Random: But if you want to generate text that is more natural, more creative and avoids repeating words, you need to use random sampling.
Here, probability of banana is 0.02. So, in random sampling, this is a 2% chance that the word will be selected.
So, we reduce the likelyhood of the fact that, the word will be repeated. Depending on the settings, there is a
possibility that, the output can be too creative. In those scenario, we need to disable greedy and enable random sampling.
Top K
These helps to limit the random sampling and increase the chance that the output will be sensible. To limit the options,
we will still allow some variability. We will specify some top K value which instructs the model to choose from only the k tokens, with
the highest probability.
Top P
Alternatively, we can use top p to limit the random sampling to prediction, whoose combined probability do not exceed p. For example, if we set
p = 0.3, then the options are cake and donut since their cumulative probability is (0.2+0.1) .3 which is equal or less than p.
Temperature
This parameter influences the shape of the probability distribution that the model calculates for the next token. I.E. the higher the temperature, the higher the randomness. The lower the temperature, the lower the randomness.

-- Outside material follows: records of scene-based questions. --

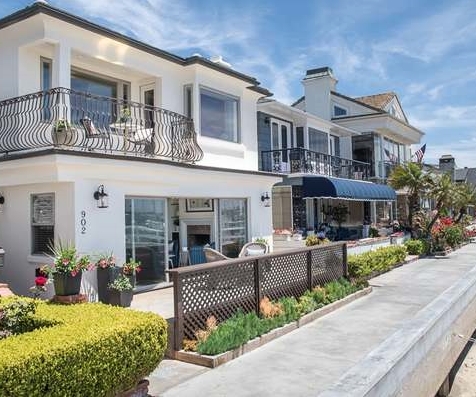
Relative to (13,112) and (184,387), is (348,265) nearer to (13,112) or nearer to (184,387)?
(184,387)

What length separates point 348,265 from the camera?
17672 millimetres

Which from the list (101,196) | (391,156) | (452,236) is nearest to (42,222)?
(101,196)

Temperature value is a scaling factor that is applied via the final softmax layer that impacts the shape of the probability distribution of the next token. In contrast to the top k and top p parameters, changing the temperature alters the prediction of the model we make.
If we choose a low value of temperature, that is less than 1, the result of probability distribution of softmax layer will be strongly peaked.
The probability is concentrated into smaller number of words. We can see below in the blue bar, most of the probability here is concentrated on the word cake.
The model will select from the distribution using random sampling and the resulting text will be less random and will closely follow the most likely words.
Instead, if we set the temperature to a higher value, say greater than 1, then the model will calculate a broader, flatter probability distribution.
Now the probability is evenly spread across the tokens. This leads the model to generate a higher degree of randomness and more variability in the
output compared to cool temperature setting. The text will be more creative.